Cet amendement s’inscrit dans la continuité du travail effectué par le groupe Rassemblement National lors des précédents examens des projets de loi de finances, qui ont tous été sous la précédente législature obérés par l’enclenchement à répétition du 49‑3. Malgré l’urgence d’une solution pour les territoires, aucun vote n’avait été permis avant la dissolution du mois de juin 2024.
Cependant, le vendredi 8 novembre 2024, elle a été votée en séance publique grâce à l’adoption de ce même amendement. Après la censure, le nouveau Gouvernement ne l’a pas reprise dans le projet, alors que la représentation nationale l’avait approuvée.
Les annonces du Premier ministre lors de sa déclaration de politique générale précisent que l’Assemblée nationale pourra délibérer sur ce budget sans mise sous silence d’initiative gouvernementale, ce pourquoi il paraît impérieux d’enfin inscrire dans la loi une diminution de la taxe générale sur les activités polluantes (ci-après « TGAP »), ainsi que le Rassemblement National l’a portée en première lecture de ce PLF à la fois en commission et en séance, et en nouvelle lecture en commission.
Sous l’impulsion du pouvoir macroniste, l’article 8 du projet de loi de finances de 2019 a défini une augmentation annuelle des taux de la TGAP de 2021 à 2025, et ceci de manière exponentielle.

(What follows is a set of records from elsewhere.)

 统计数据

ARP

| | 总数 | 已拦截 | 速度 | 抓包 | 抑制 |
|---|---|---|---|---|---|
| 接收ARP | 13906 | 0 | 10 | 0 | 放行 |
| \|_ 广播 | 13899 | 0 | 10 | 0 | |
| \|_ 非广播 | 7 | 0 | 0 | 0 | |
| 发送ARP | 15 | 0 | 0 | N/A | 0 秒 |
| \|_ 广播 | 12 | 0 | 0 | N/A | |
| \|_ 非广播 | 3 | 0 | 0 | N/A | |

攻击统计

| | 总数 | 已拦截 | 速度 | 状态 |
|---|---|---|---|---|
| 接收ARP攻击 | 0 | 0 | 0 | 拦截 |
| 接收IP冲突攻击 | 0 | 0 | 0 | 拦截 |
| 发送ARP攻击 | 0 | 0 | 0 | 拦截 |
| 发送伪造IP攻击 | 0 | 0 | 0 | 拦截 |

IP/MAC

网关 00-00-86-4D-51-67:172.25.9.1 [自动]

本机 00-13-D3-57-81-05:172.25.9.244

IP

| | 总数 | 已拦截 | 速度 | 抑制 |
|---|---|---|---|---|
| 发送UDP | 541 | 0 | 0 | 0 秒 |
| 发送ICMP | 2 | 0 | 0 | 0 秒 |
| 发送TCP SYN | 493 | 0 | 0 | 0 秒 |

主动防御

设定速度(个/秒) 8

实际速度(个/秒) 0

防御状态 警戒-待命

Cette explosion de la fiscalité a engendré des conséquences dramatiques pour le pouvoir d’achat des Français et surtout des plus modestes.
Cette taxation est emblématique de l’écologie punitive et de la décroissance qui frappent tous les Français, et qui, dans certains cas, aggravent le délitement du service public. C’est précisément le cas dans les départements de la Dordogne et de la Gironde, où le SM3D et le SMICVAL ont décidé l’arrêt de la collecte en porte-à-porte des ordures ménagères, avec des modalités de concertation insuffisantes et discutables. Cet enlisement et l’inaction des gouvernements successifs en la matière contribuent au maintien d’une véritable fracture sociale et à de vifs déchirements entre élus, ce que révèle le nombre grandissant de manifestations dans ces départements.

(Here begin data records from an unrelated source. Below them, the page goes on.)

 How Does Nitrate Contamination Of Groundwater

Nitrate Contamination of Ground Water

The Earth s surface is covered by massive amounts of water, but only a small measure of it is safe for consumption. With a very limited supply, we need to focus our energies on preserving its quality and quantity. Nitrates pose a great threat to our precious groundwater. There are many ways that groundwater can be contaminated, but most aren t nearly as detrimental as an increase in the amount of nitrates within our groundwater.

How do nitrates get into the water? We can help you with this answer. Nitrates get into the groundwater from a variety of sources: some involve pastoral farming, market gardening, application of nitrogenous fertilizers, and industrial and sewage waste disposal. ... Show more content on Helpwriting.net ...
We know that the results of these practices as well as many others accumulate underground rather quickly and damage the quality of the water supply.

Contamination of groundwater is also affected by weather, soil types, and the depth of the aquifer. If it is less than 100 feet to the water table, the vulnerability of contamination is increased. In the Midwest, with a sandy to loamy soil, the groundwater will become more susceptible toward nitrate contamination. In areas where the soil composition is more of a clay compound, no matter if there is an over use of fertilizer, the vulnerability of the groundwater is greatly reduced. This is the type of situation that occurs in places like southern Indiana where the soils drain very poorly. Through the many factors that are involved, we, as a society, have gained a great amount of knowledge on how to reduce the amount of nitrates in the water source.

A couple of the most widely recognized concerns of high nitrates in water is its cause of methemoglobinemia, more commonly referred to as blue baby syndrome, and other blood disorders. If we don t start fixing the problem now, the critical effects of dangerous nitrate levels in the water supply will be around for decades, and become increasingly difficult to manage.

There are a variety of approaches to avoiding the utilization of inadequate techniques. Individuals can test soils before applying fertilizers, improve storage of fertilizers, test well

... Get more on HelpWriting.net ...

Face à cette situation éminemment pénalisante, des citoyens exaspérés ont manifesté leur contestation en constituant des associations, et des municipalités tentent courageusement de contrer ce dispositif injuste avec les moyens dont elles disposent.

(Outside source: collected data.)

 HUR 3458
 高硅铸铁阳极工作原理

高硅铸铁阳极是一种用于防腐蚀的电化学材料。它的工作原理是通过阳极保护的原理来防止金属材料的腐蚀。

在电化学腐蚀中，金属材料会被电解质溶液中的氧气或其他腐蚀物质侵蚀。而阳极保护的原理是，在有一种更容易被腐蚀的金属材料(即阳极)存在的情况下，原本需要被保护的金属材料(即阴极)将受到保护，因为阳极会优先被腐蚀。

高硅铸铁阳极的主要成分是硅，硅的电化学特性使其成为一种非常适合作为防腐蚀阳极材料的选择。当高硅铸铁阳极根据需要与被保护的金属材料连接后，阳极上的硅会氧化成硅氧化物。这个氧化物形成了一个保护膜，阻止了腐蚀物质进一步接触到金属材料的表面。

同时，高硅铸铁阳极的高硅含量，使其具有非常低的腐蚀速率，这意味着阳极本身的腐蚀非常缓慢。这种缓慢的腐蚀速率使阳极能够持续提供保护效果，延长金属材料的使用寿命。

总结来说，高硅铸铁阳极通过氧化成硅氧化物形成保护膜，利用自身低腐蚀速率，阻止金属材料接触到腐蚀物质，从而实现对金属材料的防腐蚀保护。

Le mécontentement des opposants à ces énièmes contraintes illégitimes est parfaitement justifié. Tout d’abord, ils pointent l’incohérence écologique de ces mesures. D’une part, les maires redoutent l’explosion de dépôts sauvages contre lesquels ils peuvent difficilement lutter. D’autre part, les administrés relèvent, à juste titre, l’absence de vertu environnementale d’un mécanisme imposant l’utilisation individuelle et répétée d’un véhicule en vue de conduire les déchets jusqu’à la zone de dépôt, parfois éloignée des espaces résidentiels. De plus, il est pertinemment relevé que ce mode opératoire est dépourvu d’inclusivité à l’égard des personnes non véhiculées, âgées et à mobilité réduite. En outre, les riverains redoutent des nuisances sonores, olfactives et visuelles ainsi que la prolifération de nuisibles à proximité de leur habitation. En conclusion, les contribuables éprouvent un sentiment d’injustice et de fracture sociale et fiscale, puisqu’ils paient toujours plus pour bénéficier de toujours moins de service public.
Pour justifier partiellement la mise en œuvre de cette mesure teintée d’idéologie, certains syndicats invoquent l’insoutenabilité financière de la TGAP et répercutent son poids sur les ménages. Nous proposons donc une nouvelle fois l’annulation de l’augmentation votée par le Parlement dans le cadre de la loi de finances pour 2019.